Orthogonal distance regression (ODR) fitter object.
"""
def __init__(self,):
pass
def Model(self, function):
"""
Set the model to fit to.
"""
self.model = function
def Beta0(self, init_beta):
"""
Set the initial parameters.
"""
self.beta0 = np.array(init_beta)
self.bs = len(init_beta)
def Data(self, xdata, ydata, sigmax=None, sigmay=None, covx=None, covy=None):
"""
Input the x and y data, as well as the errors if they exist.
"""
if (len(xdata) != len(ydata)):
raise ValueError("x and y data must have same shape")
self.x = xdata
self.y = ydata
self.xs = len(xdata)
self.ys = len(ydata)
self.delta = np.zeros(shape=(self.xs,))
if (sigmax is not None) and (sigmay is not None):
Omega = np.block([[np.diag(1./sigmay**2), np.zeros((self.ys, self.ys))],
[np.zeros((self.xs, self.xs)), np.diag(1./sigmax**2)]])

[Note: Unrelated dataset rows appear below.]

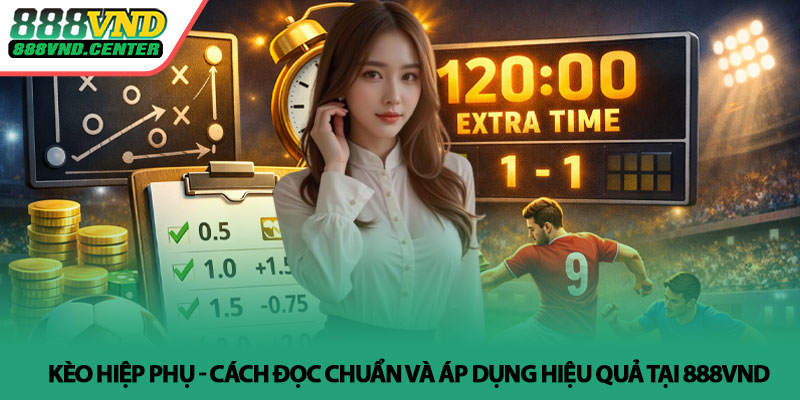 Kèo hiệp phụ - Cách đọc chuẩn và áp dụng hiệu quả tại 888VND 2 Kèo hiệp phụ - Cách đọc chuẩn và áp dụng hiệu quả tại 888VND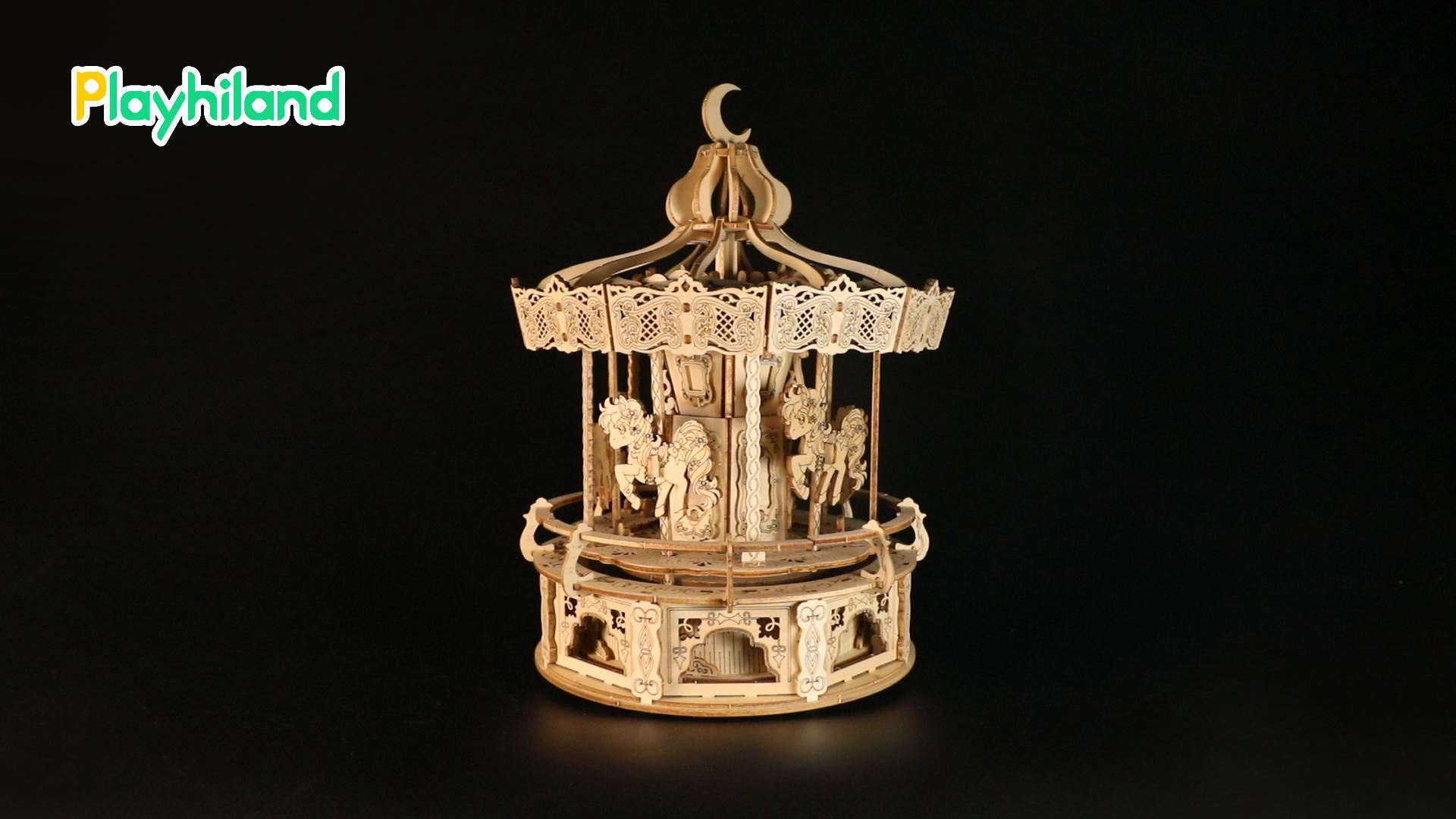 Amazon.com: Playhiland 3D Wooden Puzzles for Adults - DIY Wooden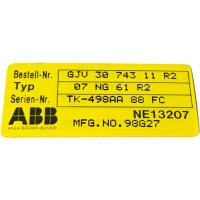 ABB 07 NG 61 R2 Netzteil Procontic T200 GJV 30 743 11 R2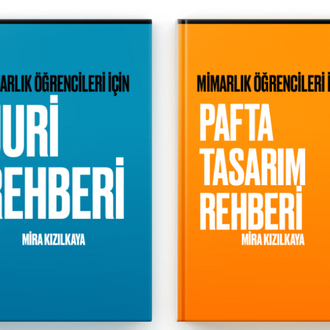 Mimarlık öğrencileri için REHBER E-KİTAPLAR 4’lü set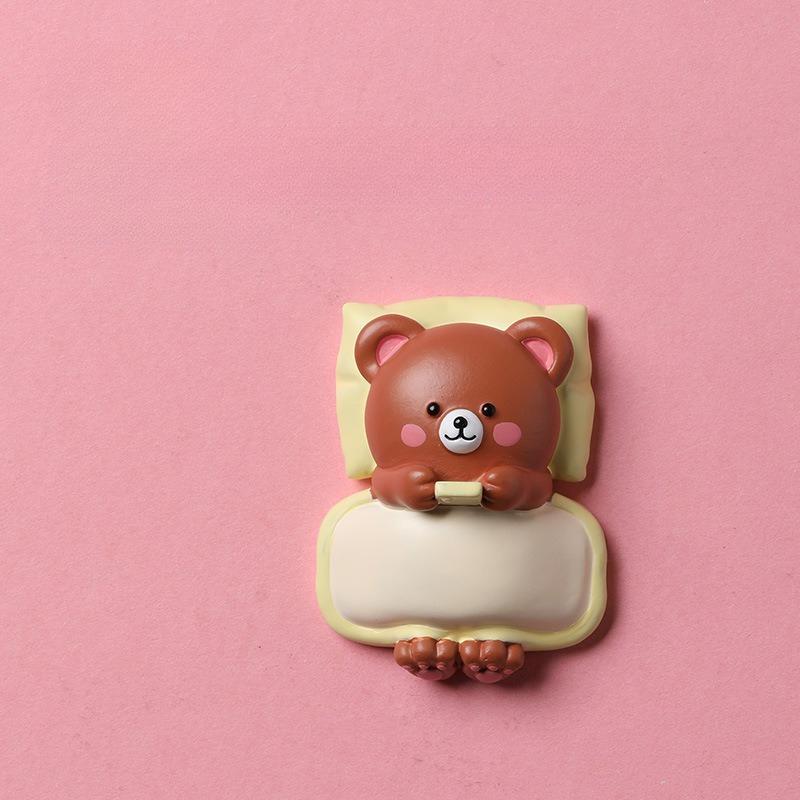 Cartoon Refrigerator Sticker Animal Sleeping Cover Blanket Magnetic Sticker Panda Powder Pig Rabbit Decompression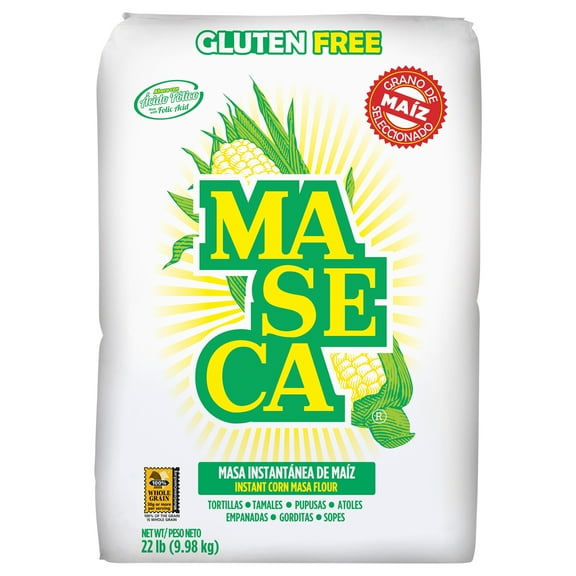 Maseca Gluten Free Instant Corn Masa Flour 22 lb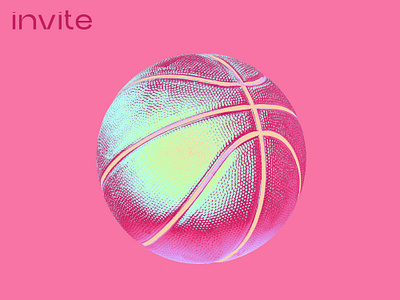 One dribble invite! Be quick dribble dribble invite graphic design invitations invite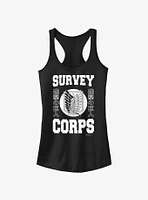 Attack On Titan Survey Corps Jersey Girls Tank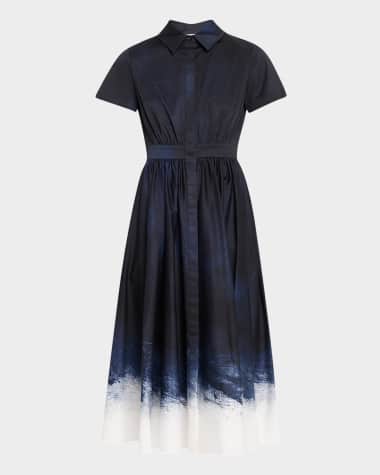 Jason Wu Collection Short-Sleeve Printed Cotton Shirtdress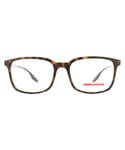 Prada Sport Rectangular Shiny Havana Mens Glasses Frames - Brown - One Size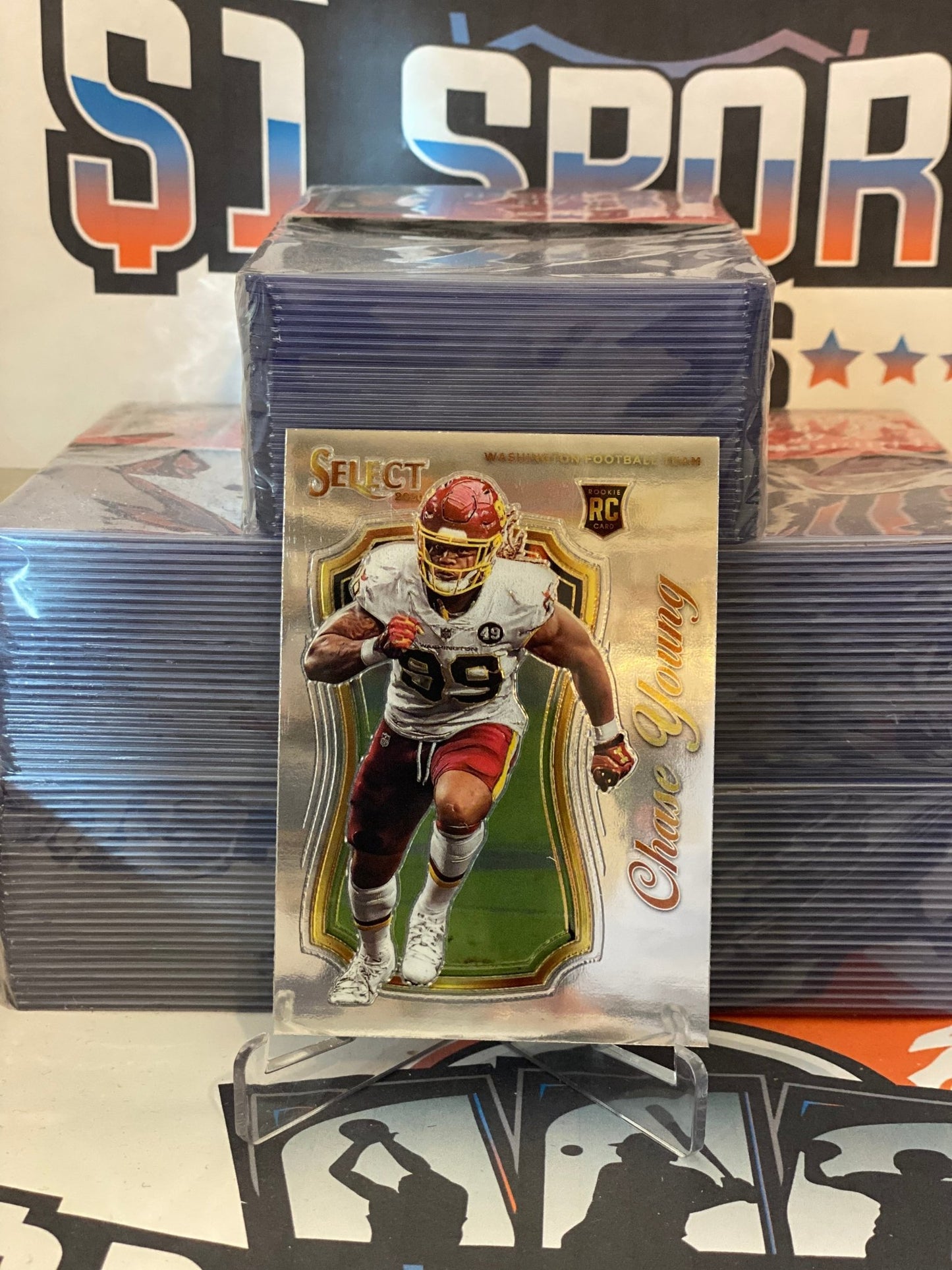 2020 Panini Select (Certified) Chase Young Rookie #SCR-2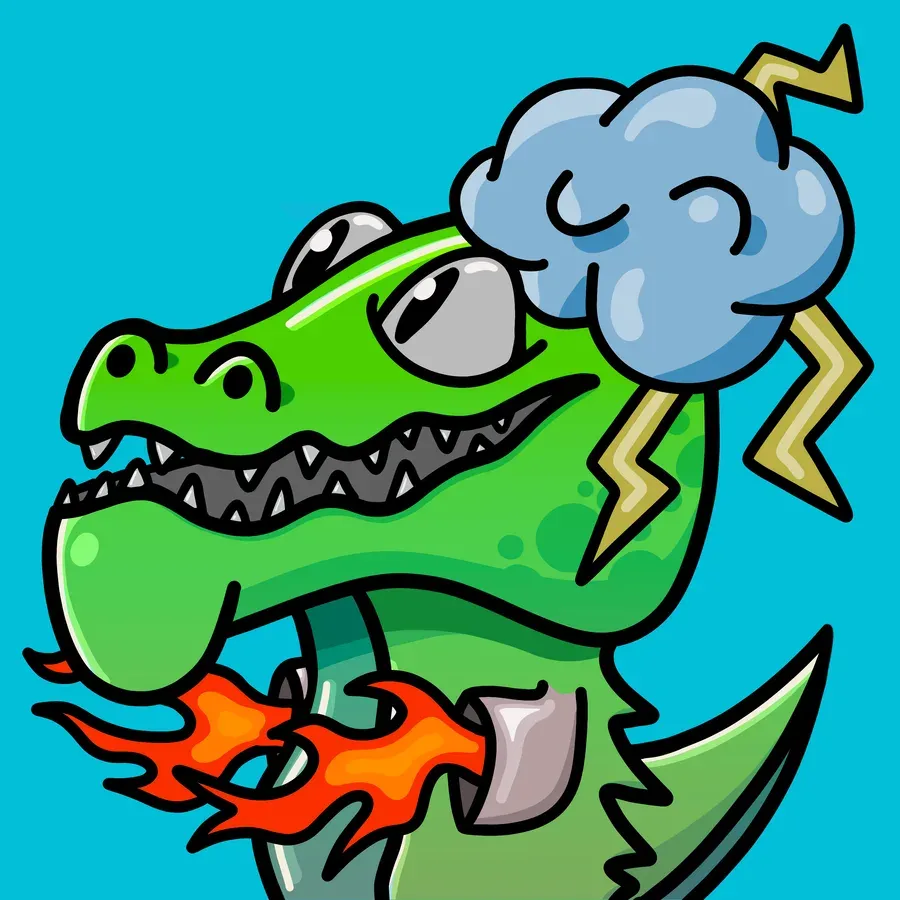 Glitchy Gator number 1029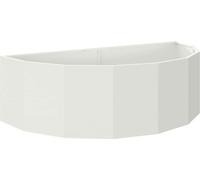 Jardinière Blanc 120 x 60 x 35 cm Acier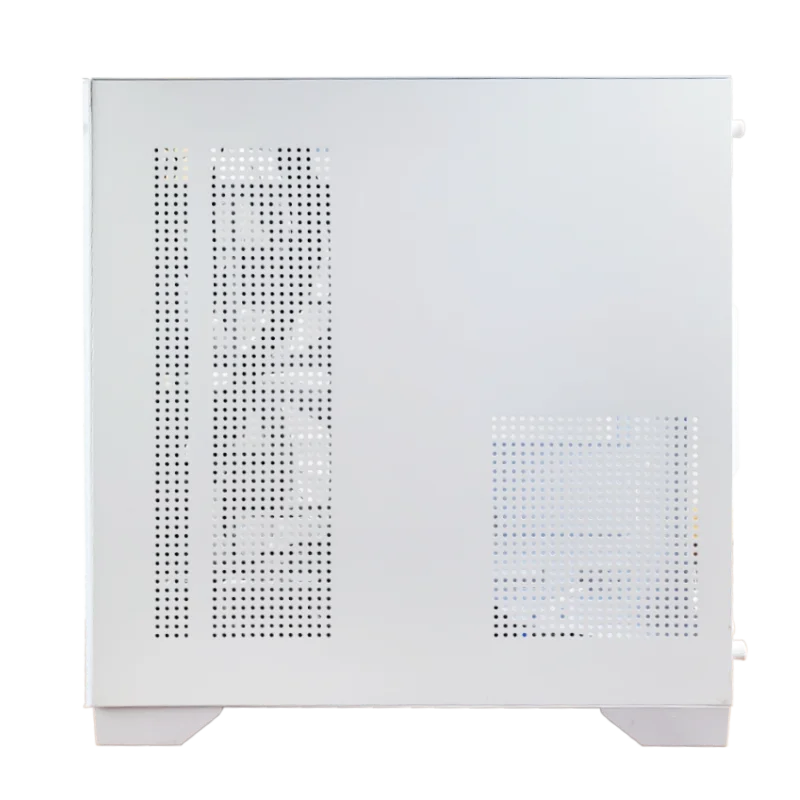 Imagem 5 de 5 do produto Gabinete Gamer Cubo Em Vidro Temperado Com Fans Rgb - Gb1791 - Branco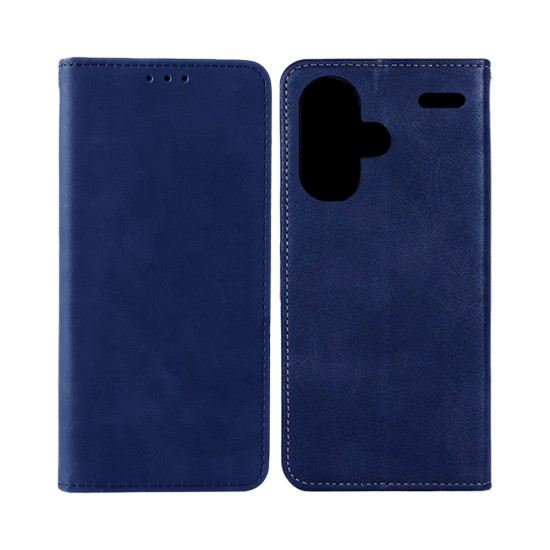 Leather Flip Cover with Internal Pocket For Xiaomi Redmi Note 13 Pro Plus 5G Blue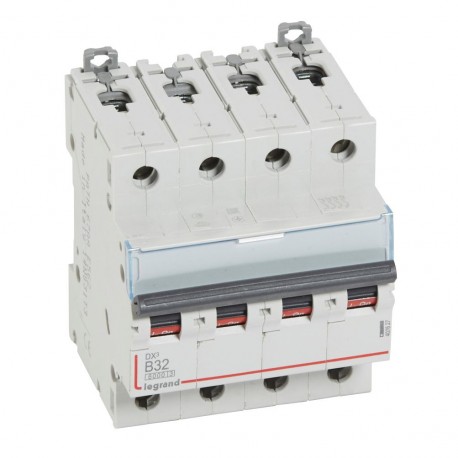 407627 LEGRAND MAGNETE DX3 6/10KA B 4P 32A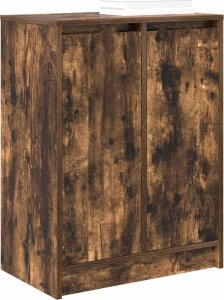 vidaXL Szafka na buty Dąb wędzony 57x34x76 cm Drewno klejone 4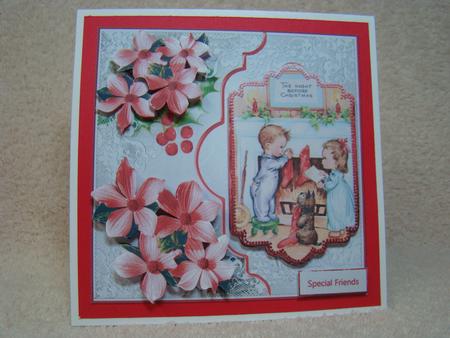 The Night Before Christmas Card and Topper by Beverly Carmichael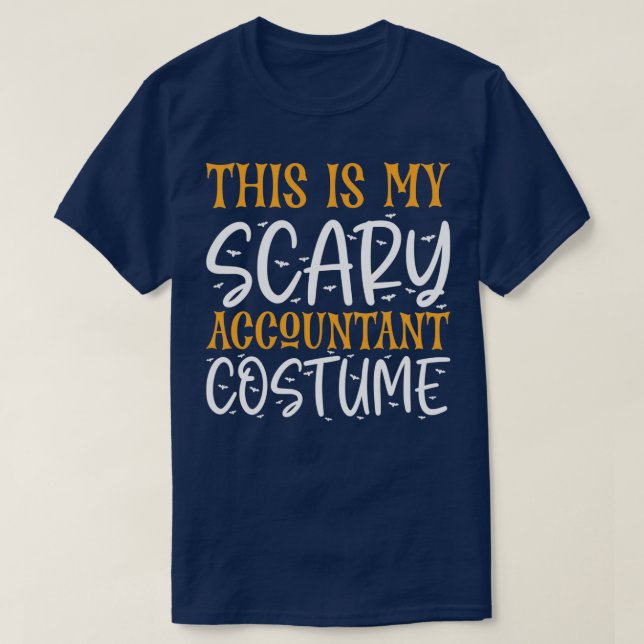 T-shirt C'Est Mon Costume De Comptable D'Inquiétude (Design devant)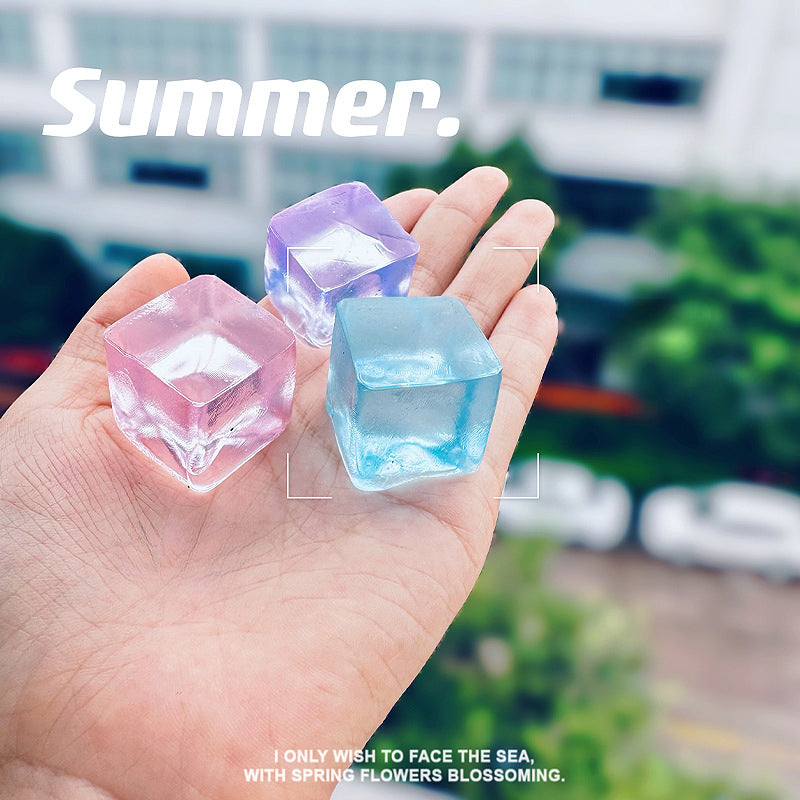 5pcs Ice Block Pinching And Decompressing Toys
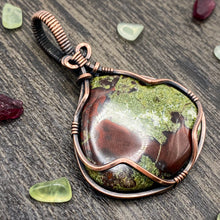 Load image into Gallery viewer, Bloodstone Pendant
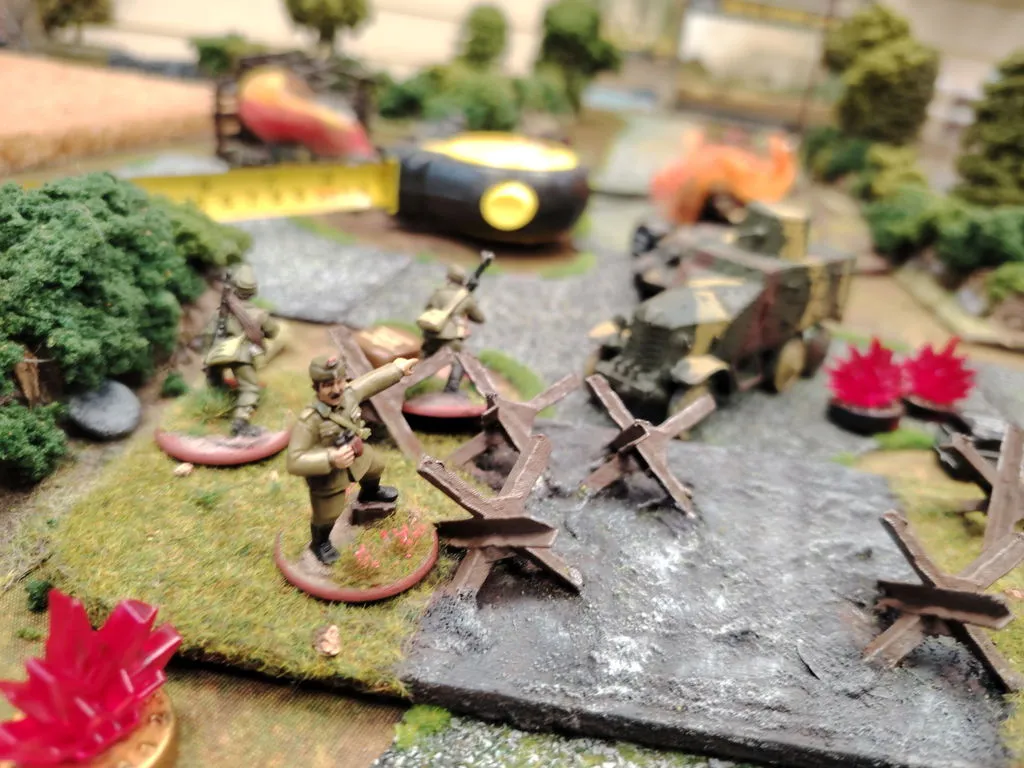 Bolt Action Commandants peloton hongrois figurines résine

elif (sigmax is not None) and (sigmay is None):
Omega = np.block([[np.eye(self.xs), np.zeros((self.ys, self.ys))],
[np.zeros((self.xs, self.xs)), np.diag(1./sigmax**2)]])
elif (sigmax is None) and (sigmay is not None):
Omega = np.block([[np.diag(1./sigmay**2), np.zeros((self.ys, self.ys))],
[np.zeros((self.xs, self.xs)), np.eye(self.xs)]])
elif (covx is not None) and (covy is not None):
Omega = np.block([[np.linalg.inv(covy), np.zeros((self.ys, self.ys))],
[np.zeros((self.xs, self.xs)), np.linalg.inv(covx)]])
elif (covx is None) and (covy is not None):
Omega = np.block([[np.linalg.inv(covy), np.zeros((self.ys, self.ys))],
[np.zeros((self.xs, self.xs)), np.eye(self.xs)]])
elif (covx is not None) and (covy is None):
Omega = np.block([[np.eye(self.xs), np.zeros((self.ys, self.ys))],
[np.zeros((self.xs, self.xs)), np.linalg.inv(covx)]])
else:
Omega = np.eye(2*self.xs)
self.L = np.linalg.cholesky(Omega)
assert np.allclose(Omega, self.L.dot(self.L.transpose()))
def Residuals(self, z):
"""
Calculates the sum of residuals for ODR.
"""
para = z[:self.bs]
arguments = z[self.bs:]
rx = arguments
ry = (self.model(self.x + rx, *para) - self.y)
r = np.hstack((ry, rx))
return np.dot(r, self.L)
def Run(self,):
"""
Runs the fitter.
"""
self.whole = np.append(self.beta0, self.delta)
self.out = least_squares(self.Residuals, self.whole, method='lm')
self.chi2 = np.sum(self.out.fun**2) / float(len(self.x)-len(self.beta0))
One passes in a function as the fitting form to Model, sets the initial guess with Beta0, passes in the data and errors (or covariances) with Data, then runs to find the best fit parameters with Run.
Mathematically what I think ODR does, and what I wrote here is trying to minimize weighted least squares. If $C^{(x)}$ and $C^{(y)}$ are covariance matrices for $x$ and $y$ data (or their diagonals for the squared errors) we try to minimize the expression,
$$
\sum_{i,j} (f(\bar{x}_i, \beta_{k}) - y_i) {C^{(y)}}^{-1}_{ij} (f(\bar{x}_j, \beta_{k}) - y_j) + (\bar{x}_{i} - x_{i}) {C^{(x)}}^{-1}_{ij} (\bar{x}_{j} - x_{j})
$$
where $\beta_{k}$ are the fit parameters, $x_{i}$ and $y_{i}$ are the the data, $f$ is some fit function, and $\bar{x}_{i}$ is some ideal $x$ value that minimizes this expression. So in some sense one is solving for $\beta$ and $\bar{x}$. Alternatively we can replace $\delta_{i} \equiv (\bar{x}_{i} - x_{i})$, which gives $\bar{x}_{i} = \delta_{i} + x_{i}$, giving a new expression,
$$
\sum_{i,j} (f(\delta_{i} + x_{i}, \beta_{k}) - y_i) {C^{(y)}}^{-1}_{ij} (f(\delta_j + x_j, \beta_{k}) - y_j) + \delta_i {C^{(x)}}^{-1}_{ij} \delta_j
$$
Putting the $x$ and $y$ inverse covariances in a block-diagonal matrix and taking Cholesky decomposition (the covariance matrices have to be Hermitian at least), This is dotted with the $x$ and $y$ residuals. This final vector when squared and summed (or dotted with itself) gives the sum of the squares which is what the scipy.least_squares wants.